Nuestro aporte al devenir de esta campaña es develar que le gente se inclina
más hacia las actitudes de propuestas acertadas de Gobierno regional o local,
de las ideas valiosas que se aporten, de
proyectos realizables que se oferte al electorado. Esta investigación también
midió la óptica de la gente hacia los actuales partidos políticos, hacia el
sector estudiantil universitario, y con
acento en el perfil del candidato ideal para los propósitos de elección.
Cifras
confiables
"Un
grupo de jóvenes estudiantes, bajo la orientación de docentes de nuestra
universidad, se dedicó a colectar estas impresiones tras zonificar la entidad.

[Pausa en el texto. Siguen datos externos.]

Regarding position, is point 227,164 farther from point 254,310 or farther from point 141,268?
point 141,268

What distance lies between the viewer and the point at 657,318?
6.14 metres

Aplicaron las estrategias pertinentes basados en preguntas sencillas que
ubicaban la tendencia del encuestado y una vez lograda la respuesta efectiva,
inmediatamente se le auscultaba la opinión sobre el escenario de confrontación
dentro de estrato de oposición. Es aquí donde se logró el alto indicador del
pensamiento del merideños respecto al tema de luchas internas por candidaturas,
campañas de difamación o de descrédito como recurso de algunos aspirantes para intentar posicionarse ante el adversario
del mismo terreno opositor"
Dijo Hernández, que quienes apuntan en esta
dirección, se equivocan pues la gente
está muy clara y conocen muy bien las trayectorias de la gran mayoría de los
candidatos y mucho más de aquellos que ya gobernaron.
"La
herramienta de la ‘guerra sucia' simplemente atenta contra la inteligencia del
merideño. Es un recurso banalmente explotado en los gobiernos anteriores y vemos
como sectores interesados de la misma oposición se lo apropian para aplicarlos
de manera sistemática a través de los medios de comunicación, o en el discurso
de la misma campaña. Incluso se puede ver expresiones constantes de ataques
sistemáticos de parte de voceros, comunicadores sociales o articulistas de
opinión contra determinados candidatos".
Improductivo
desacreditar
Para la politólogo, la intención de
desacreditar al adversario es improductiva, justo en estos momentos en que la
gente pide, paz, unidad, trabajo, respeto, justicia como valores sociales
esenciales, y de acuerdo a los mismos indicadores de la investigación.
"Hay
políticos de vieja data que apelan, a la
estrategia de atacar al adversario con difamaciones y arman junto a sus asesores,
escenario de embestidas malsanas. Si con eso creen que puede bajar a sus
contendores de las encuestas o ganar preferencia de la gente, cometen el error
de seguir acumulando rechazo en su propia figura"
Otro indicador revelador del sondeo, es que la
gente se inclina en primer lugar, con un 53,6 por ciento por un candidato de
perfil independiente o con características
integradoras de movimientos
sociales en torno a su figura. En segundo lugar, con 18,2% el merideño se apega
al candidato que le ofrezca el oficialismo y el tercer puesto de los
indicadores, bastante rezagado con 12,8 % por
ciento están quienes respaldan candidaturas radicales de partidos
políticos específicos. Un 10, 7 dice que no votará y el resto 4,7 dice no sabe o no contesta
Rechazan
el pasado
El estudio reveló que también se tienen datos
altamente confiables y con error aproximado al 3 por ciento, sobre los índices de rechazo que pesan sobre
la gama de candidatos que hacen vida en la oposición merideña. "La mayoría de
la gente sondeada en esta investigación, rechaza todo lo que implique pasado y
todo lo que esté relacionado con el presente.
Es pues, sumamente delicado y arriesgado jugar con las herramientas
obsoletas y contrarias a las vivencias, sentimientos y manifestaciones
naturales del mismo pueblo", aseveró Hernández.